Document excerpt:
▬▬▬▬▬▬

Berlin at a crossroads
SOCIAL CHANGE:When Berliners go to the polls tomorrow to elect a new city-state government, worries about the future direction of their city are utmost in their minds. Is Berlin a victim of its own success, asks DEREK SCALLYIT'S A SUNNY afternoon in Berlin and the Brandenburg Gate is under siege. From Tibetan monks to Mormon missionaries, tourists of every shape, size and colour are snapping pictures of Germany's most famous monument. Turkish break-dancers body-pop their way through Smooth Criminal, before asking onlookers for a small donation. Tired Roma women mingle with the crowd, asking tourists if they "speak English" - then ask for a donation.
In the middle of it all, a chunky Darth Vader offers light sabre duels, also for a small donation. As Abba's Money, Money, Money echoes around the square, Horst, a moustachioed street cleaner, gives his verdict on the area he has cleaned for a decade: "More tourists, more dirt."
The Brandenburg Gate spent three decades in a Cold War no man's land. Now, 20 years after the fall of the Berlin Wall, it is just another tourist trap.
Pushing through the massive crowds at the gate is still a shock, although in hindsight it seems obvious that this would happen. With so much to offer, including very moderate prices, it's no surprise the number of visitors to Berlin has doubled in a decade to more than nine million annually. With 20.2 million overnight stays, Berlin has overtaken Rome and Barcelona to become the number-three city destination in Europe, after London and Paris.
Tourism is Berlin's only industry of note, earning €10 billion annually for the heavily-indebted capital (€70 billion and counting).
This interest is disorienting for long-term Berliners. For years they lived a quiet life, hidden behind the Berlin Wall, well off the world's radar. The ravages of war, followed by decades of division and socialism, turned central neighbourhoods into the middle of nowhere, with prices to match. Even post-1989 Berlin seemed to exist in a distortion field where capital came to die and market laws of supply and demand simply did not apply. Fears of a post-1989 boom came to nothing: big companies stayed away, as did the big spenders. After the unification hype passed, Berlin slipped back into its slumber, humming its unofficial anthem, "I got plenty of nothing . . ."

▬▬▬▬▬▬

Recorded information:
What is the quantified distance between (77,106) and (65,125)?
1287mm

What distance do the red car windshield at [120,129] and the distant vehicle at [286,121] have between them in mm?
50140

▬▬▬▬▬▬

Required work:
A. Name every city other than Berlin that the article on Berlin at a crossroads mentions.
B. Quote the Berlin article between "In the middle" and "another tourist trap.", inclusive.
C. Extend the article on Berlin at a crossroads from its last sentence.

Outputs in order:
A. Rome, Barcelona, London, Paris

B.
In the middle of it all, a chunky Darth Vader offers light sabre duels, also for a small donation. As Abba's Money, Money, Money echoes around the square, Horst, a moustachioed street cleaner, gives his verdict on the area he has cleaned for a decade: "More tourists, more dirt."
The Brandenburg Gate spent three decades in a Cold War no man's land. Now, 20 years after the fall of the Berlin Wall, it is just another tourist trap.

C.
But mass tourism has now landed and, hot on its heels, property investors. After two failed attempts since 1989, Berlin property prices are rising slowly and rents are spiking, up 14 per cent in two years in the central neighbourhoods of Mitte, Kreuzberg and Friedrichshain. The rising rents are increasingly a cause for concern in a city with below-average incomes, where one-in-five lives off welfare and only 10 per cent own their homes.
Two weeks ago, more than 4,000 people attended a demonstration for tighter rent control. In hindsight, it's clear that, even in Berlin, the market never ceased to operate, it just kept spiralling downwards. Now the trend has been reversed.
Things began to change in the middle of the last decade when social-welfare reforms put the squeeze on the subsidised "alternative" Berlin. Then the 2006 World Cup put Germany, and particularly Berlin, on the world stage. Visitors who came for the football returned for the lifestyle.
While the mass tourists conquer the Brandenburg Gate and the historical city centre of Mitte, "alternative" tourists have spread south to Kreuzberg and Neukölln. Long-time Berliners in thrift-store tracksuit bottoms and 1980s glasses have new neighbours: English-speaking hipsters in American Apparel tracksuit bottoms and ironic-vintage 1980s glasses.
FOR AMERICAN ENTREPRENEUR and new Berliner Chris Sandeman, the rapid growth in Berlin's tourist industry is the sign of a city playing catch-up. Every day an average of 650 people take part in his New Berlin walking tours, organised by 16 employees and around 70 freelance tour guides who work on a tips basis.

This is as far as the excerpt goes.